Required task:
Reproduce all of the data below verbatim, line for line.

Material provided:
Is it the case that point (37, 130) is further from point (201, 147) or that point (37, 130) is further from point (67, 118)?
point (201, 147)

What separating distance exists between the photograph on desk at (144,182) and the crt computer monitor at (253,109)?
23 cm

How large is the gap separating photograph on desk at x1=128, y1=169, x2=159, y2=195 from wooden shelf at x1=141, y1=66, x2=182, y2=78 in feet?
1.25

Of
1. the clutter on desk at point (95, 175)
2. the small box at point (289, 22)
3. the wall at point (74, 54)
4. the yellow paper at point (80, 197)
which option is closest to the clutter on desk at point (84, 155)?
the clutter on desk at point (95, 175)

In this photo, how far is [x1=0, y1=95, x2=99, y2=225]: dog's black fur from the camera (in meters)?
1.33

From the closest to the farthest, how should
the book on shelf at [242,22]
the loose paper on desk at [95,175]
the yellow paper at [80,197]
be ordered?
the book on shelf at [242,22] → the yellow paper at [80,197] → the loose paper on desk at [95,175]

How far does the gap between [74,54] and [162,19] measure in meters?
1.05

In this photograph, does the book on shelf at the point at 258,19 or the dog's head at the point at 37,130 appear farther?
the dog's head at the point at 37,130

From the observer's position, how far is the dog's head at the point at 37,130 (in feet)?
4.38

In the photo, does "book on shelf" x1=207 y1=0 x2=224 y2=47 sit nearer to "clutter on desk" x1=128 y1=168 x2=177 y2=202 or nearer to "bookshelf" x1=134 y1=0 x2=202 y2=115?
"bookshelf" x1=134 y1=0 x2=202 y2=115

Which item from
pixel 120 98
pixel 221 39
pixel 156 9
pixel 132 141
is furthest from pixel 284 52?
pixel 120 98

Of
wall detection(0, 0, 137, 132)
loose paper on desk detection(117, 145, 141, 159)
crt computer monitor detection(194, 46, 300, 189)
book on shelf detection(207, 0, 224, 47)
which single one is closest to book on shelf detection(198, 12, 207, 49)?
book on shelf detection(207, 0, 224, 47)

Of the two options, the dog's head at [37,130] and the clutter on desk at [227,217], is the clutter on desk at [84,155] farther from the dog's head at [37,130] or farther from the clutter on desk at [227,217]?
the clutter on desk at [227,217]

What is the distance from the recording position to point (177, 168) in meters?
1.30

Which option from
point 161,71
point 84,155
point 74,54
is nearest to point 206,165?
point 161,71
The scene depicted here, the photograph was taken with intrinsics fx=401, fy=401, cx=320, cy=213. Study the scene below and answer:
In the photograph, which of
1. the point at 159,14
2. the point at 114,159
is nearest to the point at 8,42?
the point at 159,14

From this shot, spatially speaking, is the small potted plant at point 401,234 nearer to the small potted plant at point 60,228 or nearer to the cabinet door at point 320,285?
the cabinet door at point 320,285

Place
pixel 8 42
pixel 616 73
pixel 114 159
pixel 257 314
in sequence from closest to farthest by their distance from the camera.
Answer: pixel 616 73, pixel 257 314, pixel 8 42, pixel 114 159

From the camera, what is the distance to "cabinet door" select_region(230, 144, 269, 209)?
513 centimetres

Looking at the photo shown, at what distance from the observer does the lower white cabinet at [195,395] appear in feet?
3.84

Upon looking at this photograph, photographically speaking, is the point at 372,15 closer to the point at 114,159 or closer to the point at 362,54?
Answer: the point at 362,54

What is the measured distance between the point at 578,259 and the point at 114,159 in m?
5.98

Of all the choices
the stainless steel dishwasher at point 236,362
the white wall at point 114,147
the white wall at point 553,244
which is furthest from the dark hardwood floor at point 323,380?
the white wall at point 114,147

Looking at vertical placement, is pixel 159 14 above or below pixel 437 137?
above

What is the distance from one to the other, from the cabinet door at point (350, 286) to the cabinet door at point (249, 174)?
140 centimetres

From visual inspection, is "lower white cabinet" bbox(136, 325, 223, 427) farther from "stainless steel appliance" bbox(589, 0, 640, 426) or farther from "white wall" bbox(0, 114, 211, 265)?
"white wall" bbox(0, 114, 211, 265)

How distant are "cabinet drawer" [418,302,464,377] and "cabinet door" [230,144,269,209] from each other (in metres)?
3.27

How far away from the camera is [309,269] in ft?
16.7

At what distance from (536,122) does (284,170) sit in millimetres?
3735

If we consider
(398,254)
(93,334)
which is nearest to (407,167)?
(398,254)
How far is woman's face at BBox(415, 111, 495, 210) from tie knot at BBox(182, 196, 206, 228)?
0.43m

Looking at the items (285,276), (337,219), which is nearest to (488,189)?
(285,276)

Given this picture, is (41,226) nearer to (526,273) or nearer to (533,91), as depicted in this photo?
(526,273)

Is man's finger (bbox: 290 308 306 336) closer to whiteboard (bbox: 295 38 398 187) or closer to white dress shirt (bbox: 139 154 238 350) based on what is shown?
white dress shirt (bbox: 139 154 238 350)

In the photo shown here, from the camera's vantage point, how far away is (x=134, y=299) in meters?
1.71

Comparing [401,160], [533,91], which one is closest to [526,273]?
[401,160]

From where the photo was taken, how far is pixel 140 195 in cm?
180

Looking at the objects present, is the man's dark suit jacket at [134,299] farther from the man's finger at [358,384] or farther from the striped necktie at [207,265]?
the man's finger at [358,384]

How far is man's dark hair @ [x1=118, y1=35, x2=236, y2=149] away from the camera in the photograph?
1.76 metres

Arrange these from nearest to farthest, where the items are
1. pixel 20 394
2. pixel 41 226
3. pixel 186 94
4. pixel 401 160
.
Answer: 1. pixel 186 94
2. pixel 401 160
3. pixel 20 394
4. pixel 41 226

Result below:
Is it the case that point (37, 130) is further from point (201, 147) or that point (37, 130) is further from point (67, 118)?
point (201, 147)

What separating distance exists between the photograph on desk at (144,182) and the crt computer monitor at (253,109)?
23 cm

How large is the gap separating photograph on desk at x1=128, y1=169, x2=159, y2=195 from wooden shelf at x1=141, y1=66, x2=182, y2=78 in feet?
1.25

Of
1. the clutter on desk at point (95, 175)
2. the small box at point (289, 22)
3. the wall at point (74, 54)
4. the yellow paper at point (80, 197)
which option is closest to the clutter on desk at point (84, 155)?
the clutter on desk at point (95, 175)

In this photo, how far is [x1=0, y1=95, x2=99, y2=225]: dog's black fur from the camera (in meters)?
1.33

From the closest to the farthest, how should
the book on shelf at [242,22]
the loose paper on desk at [95,175]
the yellow paper at [80,197]
be ordered?
the book on shelf at [242,22] → the yellow paper at [80,197] → the loose paper on desk at [95,175]

How far does the gap between [74,54] and [162,19] measure in meters?
1.05

In this photograph, does the book on shelf at the point at 258,19 or the dog's head at the point at 37,130 appear farther?
the dog's head at the point at 37,130

From the observer's position, how far is the dog's head at the point at 37,130 (in feet)?
4.38

In the photo, does "book on shelf" x1=207 y1=0 x2=224 y2=47 sit nearer to "clutter on desk" x1=128 y1=168 x2=177 y2=202 or nearer to "bookshelf" x1=134 y1=0 x2=202 y2=115?
"bookshelf" x1=134 y1=0 x2=202 y2=115

Which item from
pixel 120 98
pixel 221 39
pixel 156 9
pixel 132 141
is furthest from pixel 284 52?
pixel 120 98

Of
wall detection(0, 0, 137, 132)
loose paper on desk detection(117, 145, 141, 159)
crt computer monitor detection(194, 46, 300, 189)
book on shelf detection(207, 0, 224, 47)
which single one is closest to book on shelf detection(198, 12, 207, 49)?
book on shelf detection(207, 0, 224, 47)

Of the two options, the dog's head at [37,130] and the clutter on desk at [227,217], is the clutter on desk at [84,155] farther from the dog's head at [37,130] or farther from the clutter on desk at [227,217]?
the clutter on desk at [227,217]

What is the distance from the recording position to point (177, 168) in meters?
1.30

Which option from
point 161,71
point 84,155
point 74,54
is nearest to point 206,165?
point 161,71
The scene depicted here, the photograph was taken with intrinsics fx=401, fy=401, cx=320, cy=213. Study the scene below and answer:
In the photograph, which of
1. the point at 159,14
2. the point at 114,159
is nearest to the point at 8,42?
the point at 159,14

From this shot, spatially speaking, is the small potted plant at point 401,234 nearer to the small potted plant at point 60,228 or nearer to the cabinet door at point 320,285?
the cabinet door at point 320,285

Place
pixel 8 42
pixel 616 73
pixel 114 159
pixel 257 314
in sequence from closest to farthest by their distance from the camera.
Answer: pixel 616 73, pixel 257 314, pixel 8 42, pixel 114 159

From the camera, what is the distance to "cabinet door" select_region(230, 144, 269, 209)?
513 centimetres

Looking at the photo shown, at what distance from the observer does the lower white cabinet at [195,395] appear in feet?
3.84

Upon looking at this photograph, photographically speaking, is the point at 372,15 closer to the point at 114,159 or closer to the point at 362,54?
Answer: the point at 362,54

What is the measured distance between the point at 578,259 and the point at 114,159 in m?
5.98

Of all the choices
the stainless steel dishwasher at point 236,362
the white wall at point 114,147
the white wall at point 553,244
which is furthest from the dark hardwood floor at point 323,380?
the white wall at point 114,147

Looking at vertical placement, is pixel 159 14 above or below pixel 437 137?
above

What is the distance from one to the other, from the cabinet door at point (350, 286) to the cabinet door at point (249, 174)?
140 centimetres

From visual inspection, is "lower white cabinet" bbox(136, 325, 223, 427) farther from "stainless steel appliance" bbox(589, 0, 640, 426) or farther from "white wall" bbox(0, 114, 211, 265)?
"white wall" bbox(0, 114, 211, 265)

How distant are "cabinet drawer" [418,302,464,377] and "cabinet door" [230,144,269,209] from each other (in metres)?
3.27

How far away from the camera is [309,269] in ft?
16.7

At what distance from (536,122) does (284,170) sit in millimetres?
3735

If we consider
(398,254)
(93,334)
which is nearest to (407,167)?
(398,254)
How far is woman's face at BBox(415, 111, 495, 210) from tie knot at BBox(182, 196, 206, 228)?
0.43m

Looking at the items (285,276), (337,219), which is nearest to (488,189)?
(285,276)

Given this picture, is (41,226) nearer to (526,273) or nearer to (533,91), as depicted in this photo?
(526,273)

Is man's finger (bbox: 290 308 306 336) closer to whiteboard (bbox: 295 38 398 187) or closer to white dress shirt (bbox: 139 154 238 350) based on what is shown?
white dress shirt (bbox: 139 154 238 350)

In the photo shown here, from the camera's vantage point, how far away is (x=134, y=299) in meters?
1.71

Comparing [401,160], [533,91], which one is closest to [526,273]?
[401,160]

From where the photo was taken, how far is pixel 140 195 in cm?
180

Looking at the objects present, is the man's dark suit jacket at [134,299] farther from the man's finger at [358,384] or farther from the striped necktie at [207,265]?
the man's finger at [358,384]

How far is man's dark hair @ [x1=118, y1=35, x2=236, y2=149] away from the camera in the photograph?
1.76 metres

Arrange these from nearest to farthest, where the items are
1. pixel 20 394
2. pixel 41 226
3. pixel 186 94
4. pixel 401 160
.
Answer: 1. pixel 186 94
2. pixel 401 160
3. pixel 20 394
4. pixel 41 226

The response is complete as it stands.